**READING PASSAGE:**
Coffee Bean Reserves Reach 20-Year Low

Amirah Johnson

(A picture of coffee beans.) Image Source: Food & Drink- World Travel Guide

Heads up, coffee lovers. Your morning cup of joe may soon become more difficult to get. Coffee bean reserves have plunged to their lowest since the 2000s. 

Bloomberg article reported, “Stockpiles of high-end Arabica beans, a favourite of artisan coffee shops and chains such as Starbucks, totalled 1.078 million bags, or about 143 million pounds, according to data released Monday by the ICE Futures US exchange.”

Brazil is the world’s top coffee producer. By the 1820’s it was already producing thirty percent of the world’s coffee. Today, it produces a third of the world’s coffee with 40 to 60 million bags annually.  However, its global demand for coffee has been put in jeopardy due to factors such as the ongoing COVID-19 pandemic and climate change.

(Stored data)
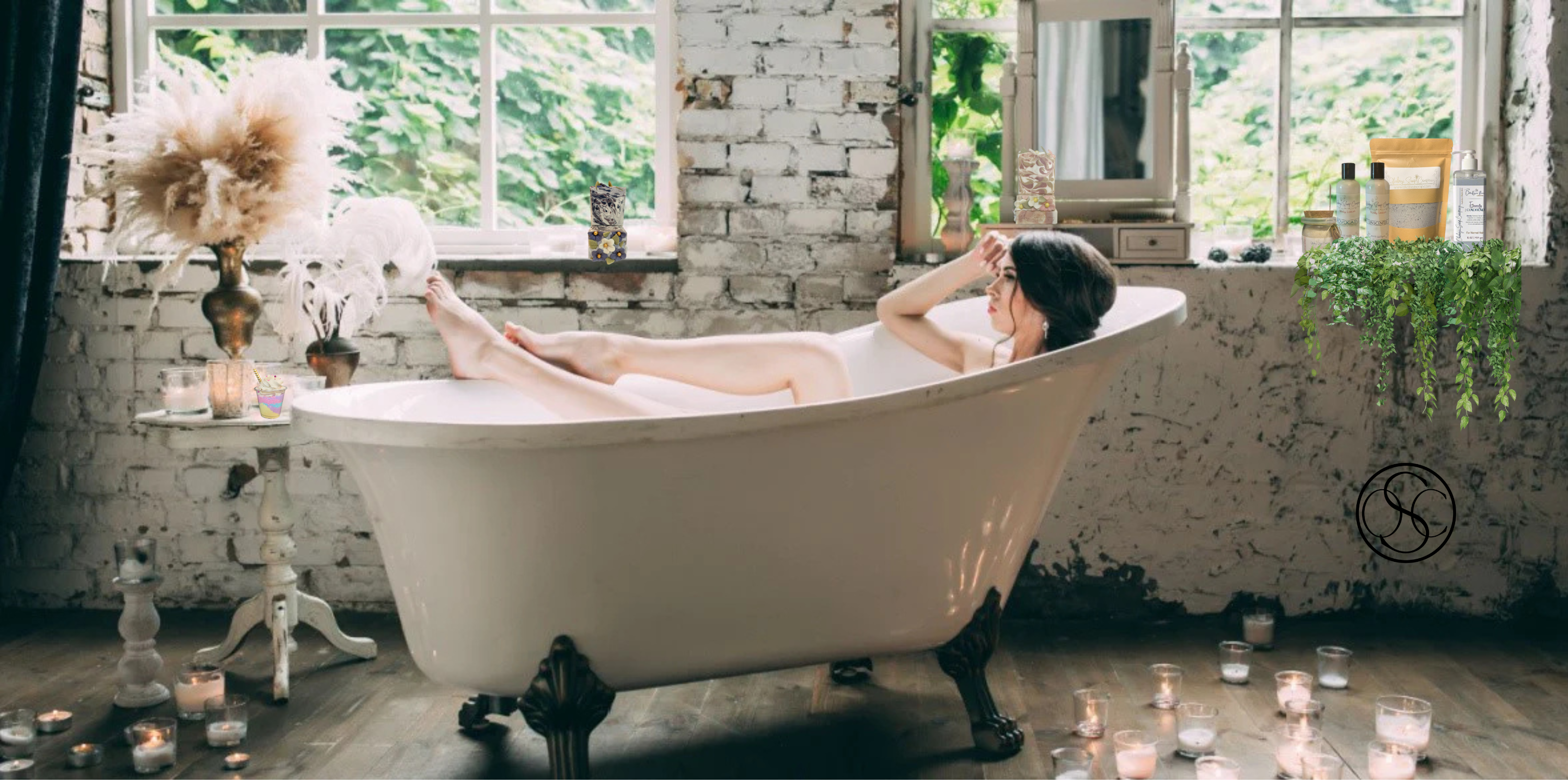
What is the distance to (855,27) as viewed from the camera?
10.8ft

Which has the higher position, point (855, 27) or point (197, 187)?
point (855, 27)

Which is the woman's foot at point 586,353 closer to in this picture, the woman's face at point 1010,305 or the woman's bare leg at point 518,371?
the woman's bare leg at point 518,371

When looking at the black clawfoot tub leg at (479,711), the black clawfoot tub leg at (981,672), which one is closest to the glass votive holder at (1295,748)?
the black clawfoot tub leg at (981,672)

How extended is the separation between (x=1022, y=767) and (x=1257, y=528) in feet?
4.18

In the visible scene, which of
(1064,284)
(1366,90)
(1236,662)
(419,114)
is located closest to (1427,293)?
(1366,90)

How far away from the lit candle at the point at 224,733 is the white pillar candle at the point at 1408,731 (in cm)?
203

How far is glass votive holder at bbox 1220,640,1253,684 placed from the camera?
281 cm

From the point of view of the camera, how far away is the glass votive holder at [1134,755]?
2.21 metres

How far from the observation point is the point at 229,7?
11.7 ft

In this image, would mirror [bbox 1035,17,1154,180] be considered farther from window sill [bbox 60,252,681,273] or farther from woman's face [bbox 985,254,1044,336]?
window sill [bbox 60,252,681,273]

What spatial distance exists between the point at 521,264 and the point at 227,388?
84 cm

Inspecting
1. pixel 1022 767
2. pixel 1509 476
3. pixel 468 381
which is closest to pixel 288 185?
pixel 468 381

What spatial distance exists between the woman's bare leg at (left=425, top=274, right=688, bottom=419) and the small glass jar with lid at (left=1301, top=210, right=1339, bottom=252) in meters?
1.62

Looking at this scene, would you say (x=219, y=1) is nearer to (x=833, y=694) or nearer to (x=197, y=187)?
(x=197, y=187)
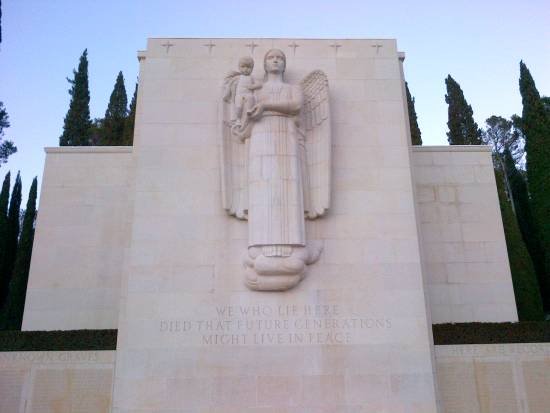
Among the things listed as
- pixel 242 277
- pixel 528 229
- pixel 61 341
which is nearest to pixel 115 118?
pixel 61 341

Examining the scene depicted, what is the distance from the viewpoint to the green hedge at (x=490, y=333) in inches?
439

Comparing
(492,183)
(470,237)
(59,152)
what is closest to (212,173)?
(59,152)

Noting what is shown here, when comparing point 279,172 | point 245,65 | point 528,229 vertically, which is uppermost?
point 245,65

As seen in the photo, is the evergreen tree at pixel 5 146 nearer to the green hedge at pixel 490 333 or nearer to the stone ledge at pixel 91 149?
the stone ledge at pixel 91 149

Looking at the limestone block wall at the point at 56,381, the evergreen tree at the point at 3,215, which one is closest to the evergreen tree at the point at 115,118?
the evergreen tree at the point at 3,215

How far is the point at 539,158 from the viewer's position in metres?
20.2

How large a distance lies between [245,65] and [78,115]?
56.8 feet

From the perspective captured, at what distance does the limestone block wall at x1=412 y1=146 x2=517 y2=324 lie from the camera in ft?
42.1

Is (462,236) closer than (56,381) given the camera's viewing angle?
No

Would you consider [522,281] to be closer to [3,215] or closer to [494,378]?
[494,378]

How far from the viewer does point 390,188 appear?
10.7 metres

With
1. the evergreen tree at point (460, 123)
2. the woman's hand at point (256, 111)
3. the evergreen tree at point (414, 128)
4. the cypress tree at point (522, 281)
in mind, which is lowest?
the cypress tree at point (522, 281)

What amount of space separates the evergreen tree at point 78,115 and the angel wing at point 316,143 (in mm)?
17186

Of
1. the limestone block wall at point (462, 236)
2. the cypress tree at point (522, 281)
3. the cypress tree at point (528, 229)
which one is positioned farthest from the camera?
the cypress tree at point (528, 229)
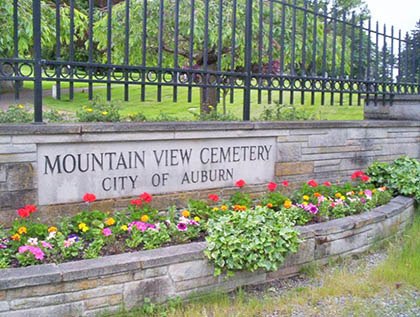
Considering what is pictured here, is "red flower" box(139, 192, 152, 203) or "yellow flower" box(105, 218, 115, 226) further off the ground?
"red flower" box(139, 192, 152, 203)

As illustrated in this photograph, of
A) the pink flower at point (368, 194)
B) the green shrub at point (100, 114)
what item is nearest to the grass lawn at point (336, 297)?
the pink flower at point (368, 194)

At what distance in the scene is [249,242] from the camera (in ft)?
11.5

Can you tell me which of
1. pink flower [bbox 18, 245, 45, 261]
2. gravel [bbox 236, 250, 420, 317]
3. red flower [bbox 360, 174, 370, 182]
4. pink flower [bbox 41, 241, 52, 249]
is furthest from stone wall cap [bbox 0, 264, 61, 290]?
red flower [bbox 360, 174, 370, 182]

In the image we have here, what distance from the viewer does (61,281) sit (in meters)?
2.90

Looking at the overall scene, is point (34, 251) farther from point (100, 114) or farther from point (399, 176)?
point (399, 176)

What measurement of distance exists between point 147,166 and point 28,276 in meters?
1.70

**DIRECTIONS:**
A. According to the coffee reserves article, what share of the world's coffee was Brazil producing by the 1820s?
B. Pick up the coffee reserves article after its final sentence and keep writing it.
The records come from a separate source and are unrelated to the text.

**ACTIVITY ANSWERS:**
A. Thirty percent.

B.
        (Workers harvesting coffee beans in Brazil. Image Source: Bloomberg) 

According to a Reuters article, “Brazil’s government said that farmers in the world’s largest coffee producer will harvest 55.74 million bags in 2022, 16.8% more than in the previous year, but an amount that is smaller than most in the market expect.”

Extreme weather conditions have impacted the growth of coffee beans. In March of 2021, Brazil faced its worst drought in ninety years.  Not too long after, in July of 2021, frost was reported in some of Brazil’s coffee-producing areas.  

The sudden frost happened on July 20th. According to Brazil’s National Meteorology Institute (Inmet), “the minimum temperature in Minas Gerais was -1.2 Celsius (29 Fahrenheit).” 

This freezing temperature damaged coffee trees. This may not be the last we see of these extreme conditions, as climate change will drastically impact cultivation in coffee producing regions by 2050.  

Coffee supply chains have faced difficulties, because of the ongoing COVID-19 pandemic. With lockdowns put in place throughout the past two years, there has been a decline in vessels and shipping containers, which has caused increased shipping costs and shipment delays. 

(Workers load bags of coffee beans for export onto a container in Santos, Brazil,  Image Source: Paulo Whitaker/Reuters)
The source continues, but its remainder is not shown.